El agente de aduanas gruñó y agarró el tampón de tinta de su compañera. Con una rápida sucesión de estruendosos golpes, selló nuestros papeles y se los entregó a Iván, que los reunió todos en su cartera de viaje y les dio las gracias a los funcionarios. Pero la agente tenía un comentario final que hacerme cuando yo pasé a su lado:

– Si vienen de un clima cálido, ¿por qué trae a un bebé tan pequeño a este país en invierno?, ¿qué pretende?, ¿que se muera de frío?

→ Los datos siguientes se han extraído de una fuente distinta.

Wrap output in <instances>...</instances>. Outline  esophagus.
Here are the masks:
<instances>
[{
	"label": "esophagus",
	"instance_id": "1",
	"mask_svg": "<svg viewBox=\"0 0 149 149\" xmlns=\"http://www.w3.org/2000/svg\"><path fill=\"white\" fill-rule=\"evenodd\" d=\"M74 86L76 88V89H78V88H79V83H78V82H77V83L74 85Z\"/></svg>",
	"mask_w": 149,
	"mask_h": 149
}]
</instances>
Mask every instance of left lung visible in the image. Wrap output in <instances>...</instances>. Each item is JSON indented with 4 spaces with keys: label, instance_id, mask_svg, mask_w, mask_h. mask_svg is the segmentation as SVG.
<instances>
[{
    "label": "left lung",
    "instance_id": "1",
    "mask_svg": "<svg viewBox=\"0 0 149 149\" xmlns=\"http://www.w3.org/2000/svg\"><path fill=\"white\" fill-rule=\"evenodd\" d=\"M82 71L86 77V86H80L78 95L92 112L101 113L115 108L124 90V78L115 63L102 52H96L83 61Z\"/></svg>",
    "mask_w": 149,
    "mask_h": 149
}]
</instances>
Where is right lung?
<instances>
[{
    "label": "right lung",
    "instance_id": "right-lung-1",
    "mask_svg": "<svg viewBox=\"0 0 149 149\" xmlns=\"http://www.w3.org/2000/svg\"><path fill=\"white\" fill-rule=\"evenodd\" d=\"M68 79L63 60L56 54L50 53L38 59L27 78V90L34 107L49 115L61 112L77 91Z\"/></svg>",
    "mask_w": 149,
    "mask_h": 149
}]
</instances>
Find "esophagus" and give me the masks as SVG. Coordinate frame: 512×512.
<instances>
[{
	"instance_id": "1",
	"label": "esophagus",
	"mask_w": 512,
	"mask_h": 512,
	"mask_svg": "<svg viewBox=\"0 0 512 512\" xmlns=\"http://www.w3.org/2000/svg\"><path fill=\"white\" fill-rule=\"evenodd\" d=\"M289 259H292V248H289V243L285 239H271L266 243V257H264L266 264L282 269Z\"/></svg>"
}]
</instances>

La ventanilla del taxi tenía una grieta, así que tapé con el brazo el agujero para evitar que la siseante corriente de aire enfriara a Lily. No había visto un coche en peores condiciones desde que Vitaly compró su primer Austin. Los asientos estaban tan duros como planchas de madera, y el salpicadero era un amasijo de cables y tintineantes tornillos pegados con cinta adhesiva. Cuando tenía que poner el intermitente, el conductor abría la ventanilla y hacía gestos con la mano en el aire glacial. Pero, la mayoría de las veces, ni siquiera se molestaba.

En la salida del aeropuerto, había un atasco. Iván le tapó a Lily la nariz y la boca con su chal para que no respirara el humo de la contaminación. El conductor se palpó el bolsillo y salió de un salto del coche. Vi que estaba colocando en su lugar los limpiaparabrisas. Volvió a su asiento de otro salto y cerró la puerta del coche.

– Se me había olvidado que los había quitado -comentó. Miré a Iván, que se encogió de hombros. Sólo se me ocurría que el taxista hubiera quitado los limpiaparabrisas por miedo a que se los robaran.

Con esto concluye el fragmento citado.